We are still a nation of sheep.
Freeze the politician’s pay until we get a balanced budget. Give them the same social security benefits as everyone else until we are solvent again. Congress is supposed to work for us, not the other way around.
No matter who gets elected, self-responsibility is still the cornerstone of a democratic society.
The socialists mandate for equality is nothing more than a vote for mediocrity.
The “me” is important in society, as “we” are only as strong as is the collection of “me”.
A reminder that the wealth principles I believe in are timeless and remain available as the core of this site.
I blog when I can here, and teach more specific examples about the markets on another site.

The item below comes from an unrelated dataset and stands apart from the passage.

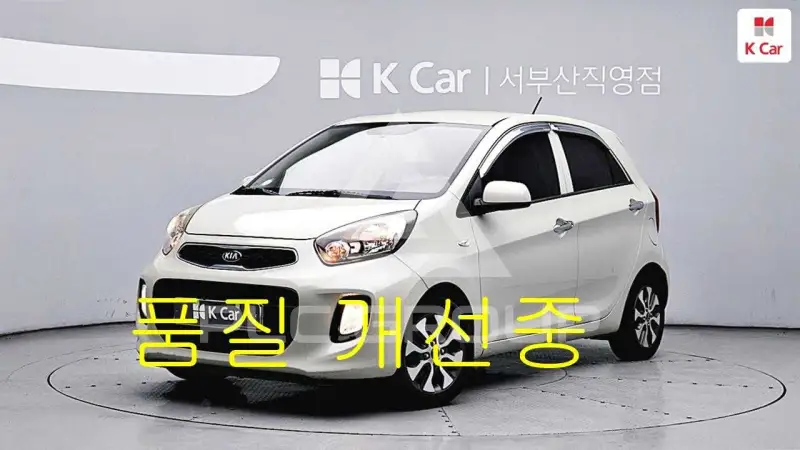 2016 KIA Morning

Cash Flow is the heart and soul that sustains us, while our long term strategies build wealth.
I am in hot water with a doppelganger, another Dennis. He doesn’t like my opinion about Keynesian economics. I referred him to Richard Maybury. If he finds this page he may at least get a glimpse into another point of view.
If we are going to solve these substantial problems, we are going to have to remain open-minded and work together, no matter how different our views may be.
We sold our home in 2005 because I believed it was timely.
Lucky guess, or simply listening to the soft voice of experience.
Silver became part of our portfolio.
We all make choices, and we have to live with them.
What choices are you making? With investments, with plans for your future, with your life?